To be clear, values have always entered into the design of technological infrastructure. For example, Internet engineers have designed protocols that affect individual privacy, accessibility for the disabled, and other public interest concerns. But these values have entered into technological infrastructure, for the most part, as designed to carry out its core functions. The politicization of infrastructures of Internet governance to carry out functions completely extraneous to the core technological objective of the system – such as resolving names into numbers, algorithmically returning relevant links – is well at hand, raising questions about the unintended consequences of these developments for the stability and security of the Internet as well as human rights online.

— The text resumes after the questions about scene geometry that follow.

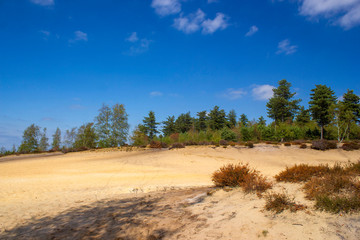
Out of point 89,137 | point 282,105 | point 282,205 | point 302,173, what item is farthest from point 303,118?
point 282,205

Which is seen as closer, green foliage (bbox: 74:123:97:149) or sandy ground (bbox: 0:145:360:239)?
sandy ground (bbox: 0:145:360:239)

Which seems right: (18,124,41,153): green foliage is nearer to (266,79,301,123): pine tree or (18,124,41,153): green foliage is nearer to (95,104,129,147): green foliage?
(95,104,129,147): green foliage

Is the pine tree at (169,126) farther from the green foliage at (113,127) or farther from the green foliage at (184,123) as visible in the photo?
the green foliage at (113,127)

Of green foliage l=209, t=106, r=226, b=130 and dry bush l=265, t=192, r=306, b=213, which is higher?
green foliage l=209, t=106, r=226, b=130

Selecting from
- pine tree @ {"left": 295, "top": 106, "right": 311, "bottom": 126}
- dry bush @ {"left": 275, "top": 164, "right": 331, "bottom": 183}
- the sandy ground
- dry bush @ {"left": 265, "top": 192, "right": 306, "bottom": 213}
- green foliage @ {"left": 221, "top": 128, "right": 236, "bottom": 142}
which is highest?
pine tree @ {"left": 295, "top": 106, "right": 311, "bottom": 126}

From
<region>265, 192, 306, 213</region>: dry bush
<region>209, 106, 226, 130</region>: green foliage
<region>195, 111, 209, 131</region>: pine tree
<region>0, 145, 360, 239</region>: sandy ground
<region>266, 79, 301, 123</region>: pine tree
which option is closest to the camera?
<region>0, 145, 360, 239</region>: sandy ground

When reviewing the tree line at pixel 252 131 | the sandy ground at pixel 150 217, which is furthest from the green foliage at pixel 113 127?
the sandy ground at pixel 150 217

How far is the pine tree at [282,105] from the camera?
52.1 meters

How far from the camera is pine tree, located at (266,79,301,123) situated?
171 feet

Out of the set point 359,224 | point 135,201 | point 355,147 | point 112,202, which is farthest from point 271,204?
point 355,147

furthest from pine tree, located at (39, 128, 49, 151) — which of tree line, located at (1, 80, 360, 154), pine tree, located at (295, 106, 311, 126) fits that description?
pine tree, located at (295, 106, 311, 126)

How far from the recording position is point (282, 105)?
Result: 5253 centimetres

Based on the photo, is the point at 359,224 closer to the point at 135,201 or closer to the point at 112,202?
the point at 135,201

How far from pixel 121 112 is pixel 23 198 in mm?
27646
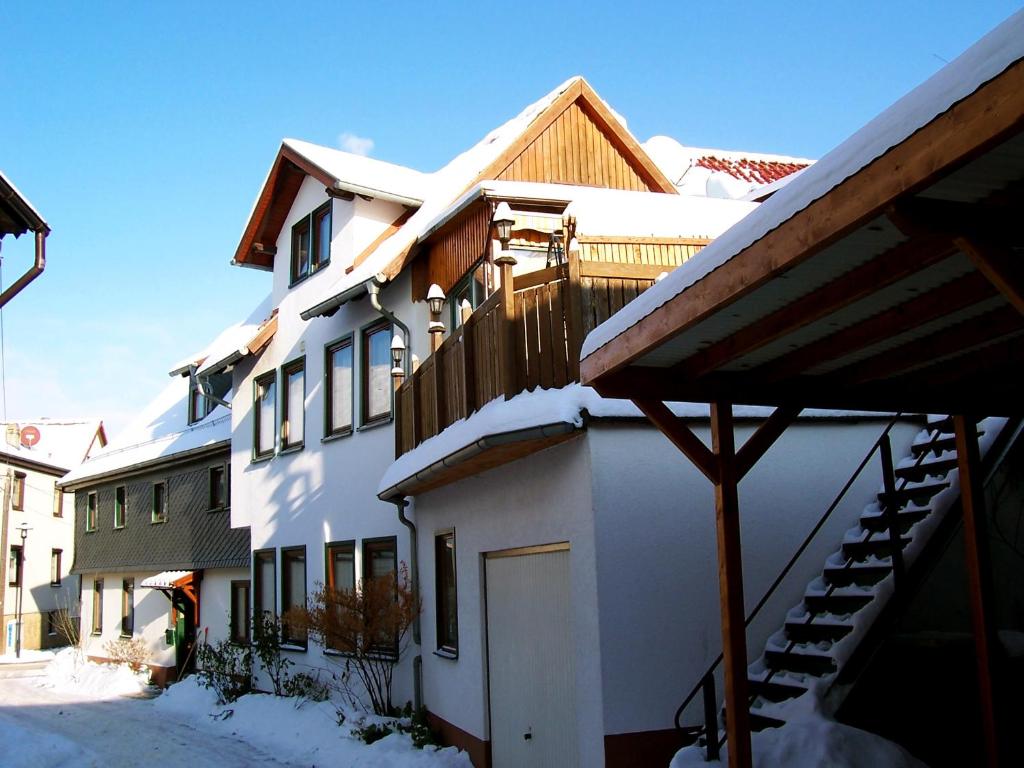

This recognition of infrastructure as a means to advance various externalities has also raised the stakes over the question of who should control Internet governance and architecture. These power struggles, such as control over the Internet’s root zone file, have existed for years but have escalated in consort with the rising recognition of the role of infrastructure in mediating political and economic conflict. The nature of these questions will be much more profound as the Internet continues to move from a communication system to an “Internet of things” used not only as a public sphere for communicating and exchanging content, but also as a control system that ubiquitously connects everything from industrial systems to home appliances.
Much of the Internet governance ecosystem – both technical architecture and coordinating institutions and companies – is behind the scenes but increasingly carries significant public interest implications. This transformation into an era of global governance by Internet infrastructure presents a moment of opportunity for scholars to bring these politicized infrastructures to the foreground.
This contribution draws heavily from joint work with American University professor Laura DeNardis, most notably from our paper « The Turn to Infrastructure in Internet Governance » presented at the American Political Science Association conference in Washington, DC on August 29, 2014.
This article gives the views of the author, and does not represent the position of the LSE Media Policy Project blog, nor of the London School of Economics.